- Fragment źródłowy:
++++
To i ja chciałbym się przywitać.
Przywitać i ....
No właśnie - jednocześnie jeśli pozwolisz zapytać.
Bardzo intrygująca z Was para
Wybacz ciekawość moją i nieukrywam podejrzliwość Rozumiem, że w nocy wszystkie " doktryny " o omylnośći lub nie - idą na bok i jest cacy !
Probiłem dostrzegam większy - mianowicie taki.
Mąż domniemam, tak jak i Ty był protestantem i w pewnymym momencie swojego życia odkrył " JEDYNĄ i PRAWDZIWĄ i .... zrobił oszalamaiającą karierę i ku uciesze jednych stał się Nadzorcą Obwodu , a żalu innych że ma niewierzacą jeszcze .zoneczkę. Czy dobrze rozumiem ?
++++
- Wyodrębnione dane:
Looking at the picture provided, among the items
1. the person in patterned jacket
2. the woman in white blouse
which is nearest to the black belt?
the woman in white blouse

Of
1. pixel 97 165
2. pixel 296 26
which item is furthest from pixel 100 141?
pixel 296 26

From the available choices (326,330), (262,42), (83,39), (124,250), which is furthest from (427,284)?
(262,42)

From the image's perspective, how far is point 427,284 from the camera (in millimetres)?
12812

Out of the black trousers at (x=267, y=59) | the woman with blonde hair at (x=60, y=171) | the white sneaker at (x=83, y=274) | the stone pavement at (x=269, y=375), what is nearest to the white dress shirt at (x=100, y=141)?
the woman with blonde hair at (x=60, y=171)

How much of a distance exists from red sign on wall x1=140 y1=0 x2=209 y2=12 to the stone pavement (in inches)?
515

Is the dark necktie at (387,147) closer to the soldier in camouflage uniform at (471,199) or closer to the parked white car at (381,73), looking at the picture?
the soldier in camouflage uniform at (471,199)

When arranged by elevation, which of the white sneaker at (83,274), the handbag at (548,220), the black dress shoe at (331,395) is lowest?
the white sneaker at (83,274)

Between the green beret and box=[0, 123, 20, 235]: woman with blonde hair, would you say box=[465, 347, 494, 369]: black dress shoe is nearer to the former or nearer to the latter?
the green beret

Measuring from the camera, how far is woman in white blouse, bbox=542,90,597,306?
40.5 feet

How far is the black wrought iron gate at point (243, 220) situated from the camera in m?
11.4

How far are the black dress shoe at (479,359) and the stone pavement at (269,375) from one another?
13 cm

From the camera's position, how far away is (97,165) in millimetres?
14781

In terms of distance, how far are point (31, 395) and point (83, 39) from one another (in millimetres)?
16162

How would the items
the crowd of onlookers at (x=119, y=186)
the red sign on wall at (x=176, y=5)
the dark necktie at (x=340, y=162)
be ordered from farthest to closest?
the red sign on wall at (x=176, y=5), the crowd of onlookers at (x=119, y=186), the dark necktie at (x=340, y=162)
++++
- Zadanie do wykonania:
Przepisz wiernie część fragmentu źródłowego, zaczynając od słów „No właśnie - jednocześnie” i ciągnąc aż do słów „dobrze rozumiem ?”. Pozycje nie mają żadnego związku z fragmentem źródłowym.

- Przykładowa odpowiedź:
No właśnie - jednocześnie jeśli pozwolisz zapytać.
Bardzo intrygująca z Was para
Wybacz ciekawość moją i nieukrywam podejrzliwość Rozumiem, że w nocy wszystkie " doktryny " o omylnośći lub nie - idą na bok i jest cacy !
Probiłem dostrzegam większy - mianowicie taki.
Mąż domniemam, tak jak i Ty był protestantem i w pewnymym momencie swojego życia odkrył " JEDYNĄ i PRAWDZIWĄ i .... zrobił oszalamaiającą karierę i ku uciesze jednych stał się Nadzorcą Obwodu , a żalu innych że ma niewierzacą jeszcze .zoneczkę. Czy dobrze rozumiem ?